Sobre el hecho de la crucifixión se ha versado mucho y la piedad ha ido deformando poco a poco la realidad histórica, por lo que cabría regresar a los orígenes del mismo. Jesús, en su proceso de condena y ejecución, no fue considerado como judío por sus compatriotas –como blasfemo, dejaba de ser un hijo de Israel de cara al Sanedrín- y por tanto no podía ser lapidado; pero tampoco era ciudadano romano, luego no podía ser decapitado. Estas dos formas de ejecución eran las consideradas características de cada pueblo; y al no ser Jesús considerado ni de uno ni de otro, fue condenado a la crucifixión: un horrendo método de ejecución inventado por los asirios, y tomado por los romanos de los púnicos, que lo copiaron y adaptaron a su derecho penal como una muerte legal, buena para esclavos y malhechores. Jesús fue flagelado y obligado a cargar el patibulum –tramo horizontal de la cruz- sobre sus hombros hasta el Gólgota, donde le esperaba el patíbulo vertical ya preparado sobre el suelo. La imagen de Jesús cargando con la cruz entera es, pues, falsa. Una vez allí, y según dictaba la ley, fue desnudado, narcotizado y crucificado.

Reconstrucción de la crucifixión practicada en el siglo I a partir de los restos de Jehohanan.

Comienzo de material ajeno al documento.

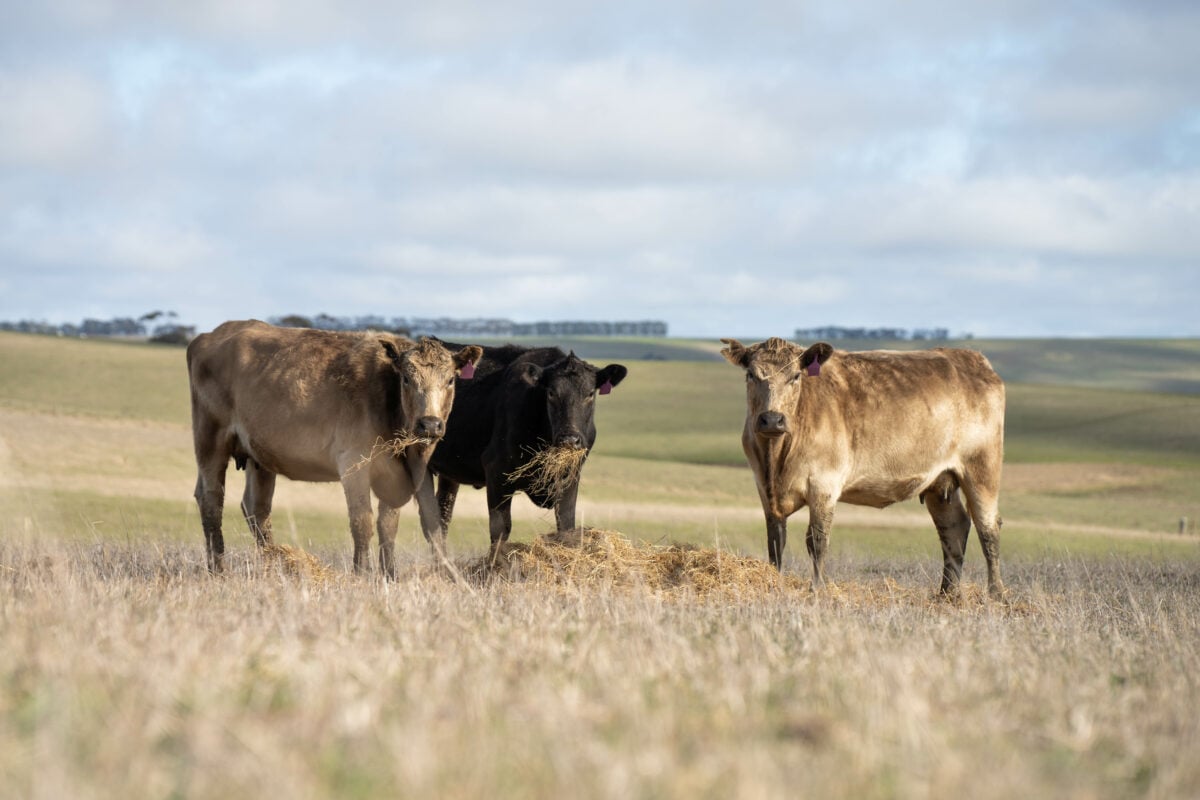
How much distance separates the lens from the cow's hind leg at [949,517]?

Naturalmente, no tenemos ningún resto corpóreo de Jesús, que según el dogma cristiano resucitó a los tres días y ascendió a los cielos, pero hemos podido comprobar la veracidad histórica con un hallazgo tan bueno como hubiera podido ser el propio Jesús: en el año 1968, en Giv’at ha-Mivtar (Israel), fue hallado el esqueleto de Jehohanan (en la imagen), un varón judío crucificado y contemporáneo de Jesús (ca. 4 a.C – 66 d.C). Fue él quien permitió, a partir del estado de sus huesos, reconstruir una crucifixión verdadera: los clavos jamás atravesaron las palmas de las manos, que se hubiesen desgarrado y desprendido casi enseguida; el cuerpo no estaba extendido en el patíbulo vertical, sino medio sentado sobre la sedecula, un listón de madera colocado entre las piernas (la iconografía cristiana ha colocado esta pieza bajo los pies de Cristo, cuando en realidad, estaría bajo las nalgas). Los clavos atravesaban los tobillos lateralmente y estaban reforzados con tablillas de madera, al igual que en las manos. Aunque sentados, la muerte se seguía produciendo igual por asfixia, y más cuando se recurría a la rotura de las piernas para acelerar el proceso.

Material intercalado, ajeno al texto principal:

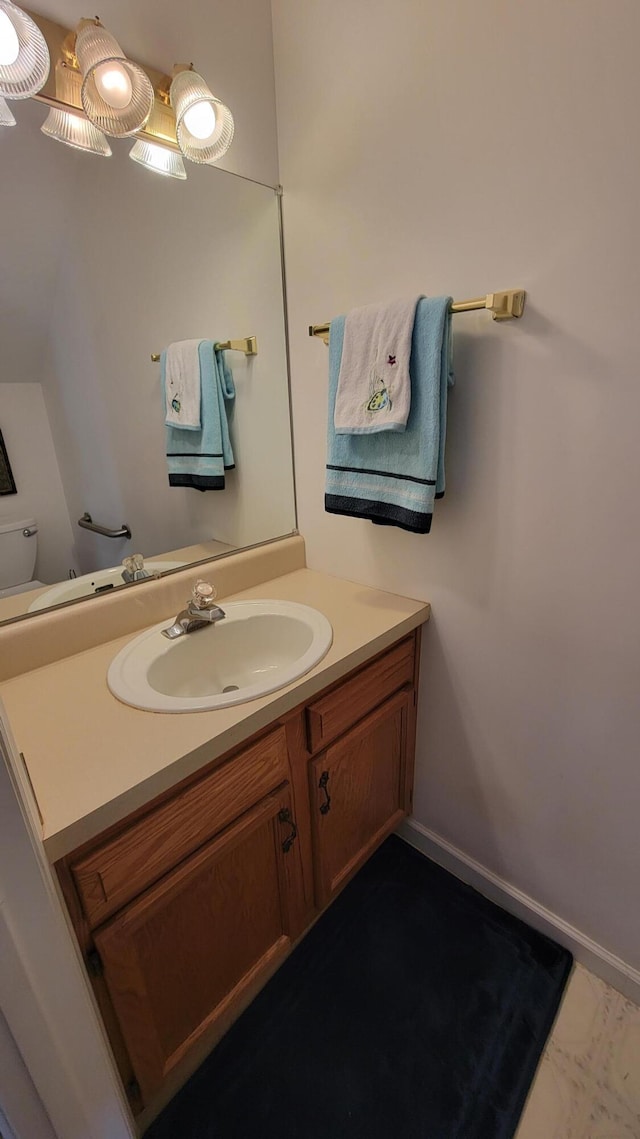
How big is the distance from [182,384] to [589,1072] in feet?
6.09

La comunidad científica y médica estudió a la par que la arqueología los restos de Jehohanan y dio el visto bueno a su autenticidad y absoluta historicidad. Naturalmente, esto es absolutamente aplicable a todos los mártires cristianos crucificados: no hay razón alguna para pensar que tres, cuatro, seis siglos después de Jesús la crucifixión hubiera podido cambiar lo más mínimo, si ya no lo había hecho desde tiempos de los asirios, y más tratándose de una figura del derecho romano[1]. Y además está absolutamente fuera de discusión: hoy día, quien se empeña en negarlo aduciendo piedad o tradición sólo se engaña a sí mismo, pues también ha sido aceptado por la Iglesia con naturalidad, ya que ninguno de estos descubrimientos daña la figura de Jesús o la desmiente, si acaso, permite conocer mejor detalles de su vida que no habríamos tenido otro modo de conocer.

Otra lectura posible de la crucifixión de Jehohanan, atendiendo a los restos de los pies.

Pese a que la realidad de la crucifixión está ahora, y estuvo en tiempos antiguos, a la vista de todos [2], se prefirió entonces, y se ha seguido prefiriendo hasta ahora, representar la crucifixión de Jesús en el modo tradicional y acostumbrado. El por qué lo trataremos en el otro artículo.

Meldelen


[1] Recientes comprobaciones de los restos de Jehohanan han permitido descubrir que los restos que habían sido atribuidos a un solo hombre, pertenecen, realmente, a tres personas distintas, una de ellas un niño. Sin embargo esto no cambia la validez científica y médica del descubrimiento.

[2] La exposición de este artículo no debe conducir a error: lo que estamos viendo es sólo un modelo de los muchos diferentes de crucifixión que se practicaban en el mundo antiguo, pero por proximidad cronológica, es la más probable que se le pudo aplicar a Jesús.